*What the exercise asks*
Render the rows below as a single numbered list of their lines, leaving out any blank lines.

*Recorded information*
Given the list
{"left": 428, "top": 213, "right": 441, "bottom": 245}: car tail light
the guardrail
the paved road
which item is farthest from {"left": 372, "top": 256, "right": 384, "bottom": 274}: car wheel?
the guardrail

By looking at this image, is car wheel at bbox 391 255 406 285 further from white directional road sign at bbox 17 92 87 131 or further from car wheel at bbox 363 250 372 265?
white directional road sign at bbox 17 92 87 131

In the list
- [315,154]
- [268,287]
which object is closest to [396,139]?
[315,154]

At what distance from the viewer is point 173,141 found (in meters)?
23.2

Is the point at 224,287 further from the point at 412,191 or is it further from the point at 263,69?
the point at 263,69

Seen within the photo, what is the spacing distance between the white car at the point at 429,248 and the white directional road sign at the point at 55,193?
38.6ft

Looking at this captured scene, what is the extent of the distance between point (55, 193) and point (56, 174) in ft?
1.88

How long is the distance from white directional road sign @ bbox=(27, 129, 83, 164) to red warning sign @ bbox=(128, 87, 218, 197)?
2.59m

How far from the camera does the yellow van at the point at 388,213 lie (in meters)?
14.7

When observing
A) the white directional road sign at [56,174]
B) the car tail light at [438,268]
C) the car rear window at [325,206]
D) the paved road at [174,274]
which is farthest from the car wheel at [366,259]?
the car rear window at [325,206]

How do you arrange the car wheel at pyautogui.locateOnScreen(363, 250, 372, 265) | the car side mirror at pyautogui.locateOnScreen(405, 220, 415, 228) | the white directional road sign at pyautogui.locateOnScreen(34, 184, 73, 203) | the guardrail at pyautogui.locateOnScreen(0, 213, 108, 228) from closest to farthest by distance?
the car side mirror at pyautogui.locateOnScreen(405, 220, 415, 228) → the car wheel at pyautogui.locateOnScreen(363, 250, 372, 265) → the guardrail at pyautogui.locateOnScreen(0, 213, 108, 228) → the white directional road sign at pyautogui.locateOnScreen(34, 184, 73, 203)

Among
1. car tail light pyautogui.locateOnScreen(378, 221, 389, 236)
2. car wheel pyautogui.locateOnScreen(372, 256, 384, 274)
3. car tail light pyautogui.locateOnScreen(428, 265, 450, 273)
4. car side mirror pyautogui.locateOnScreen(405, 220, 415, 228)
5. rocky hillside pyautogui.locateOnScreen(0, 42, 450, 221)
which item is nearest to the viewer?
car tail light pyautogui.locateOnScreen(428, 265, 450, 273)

*Solution to the problem*
1. Given the list
2. {"left": 428, "top": 213, "right": 441, "bottom": 245}: car tail light
3. the guardrail
4. the paved road
5. which item is farthest from {"left": 372, "top": 256, "right": 384, "bottom": 274}: car wheel?
6. the guardrail
7. By looking at this image, is car wheel at bbox 391 255 406 285 further from white directional road sign at bbox 17 92 87 131 or further from car wheel at bbox 363 250 372 265?
8. white directional road sign at bbox 17 92 87 131
9. In the list
10. - [315,154]
11. - [268,287]
12. which object is closest to [396,139]?
13. [315,154]
14. At what distance from the viewer is point 173,141 found (in meters)?
15. 23.2
16. Is the point at 224,287 further from the point at 412,191 or is it further from the point at 263,69?
17. the point at 263,69
18. Seen within the photo, what is the spacing distance between the white car at the point at 429,248 and the white directional road sign at the point at 55,193?
19. 38.6ft
20. Looking at this captured scene, what is the extent of the distance between point (55, 193) and point (56, 174) in ft?
21. 1.88
22. How long is the distance from white directional road sign @ bbox=(27, 129, 83, 164) to red warning sign @ bbox=(128, 87, 218, 197)?
23. 2.59m
24. How far from the camera does the yellow van at the point at 388,213 lie (in meters)?
25. 14.7
26. When observing
27. A) the white directional road sign at [56,174]
28. B) the car tail light at [438,268]
29. C) the car rear window at [325,206]
30. D) the paved road at [174,274]
31. which is farthest from the car wheel at [366,259]?
32. the car rear window at [325,206]
33. How do you arrange the car wheel at pyautogui.locateOnScreen(363, 250, 372, 265) | the car side mirror at pyautogui.locateOnScreen(405, 220, 415, 228) | the white directional road sign at pyautogui.locateOnScreen(34, 184, 73, 203) | the guardrail at pyautogui.locateOnScreen(0, 213, 108, 228) from closest to farthest by distance?
34. the car side mirror at pyautogui.locateOnScreen(405, 220, 415, 228) → the car wheel at pyautogui.locateOnScreen(363, 250, 372, 265) → the guardrail at pyautogui.locateOnScreen(0, 213, 108, 228) → the white directional road sign at pyautogui.locateOnScreen(34, 184, 73, 203)
35. Among
36. 1. car tail light pyautogui.locateOnScreen(378, 221, 389, 236)
37. 2. car wheel pyautogui.locateOnScreen(372, 256, 384, 274)
38. 3. car tail light pyautogui.locateOnScreen(428, 265, 450, 273)
39. 4. car side mirror pyautogui.locateOnScreen(405, 220, 415, 228)
40. 5. rocky hillside pyautogui.locateOnScreen(0, 42, 450, 221)
41. which item is nearest to the viewer?
42. car tail light pyautogui.locateOnScreen(428, 265, 450, 273)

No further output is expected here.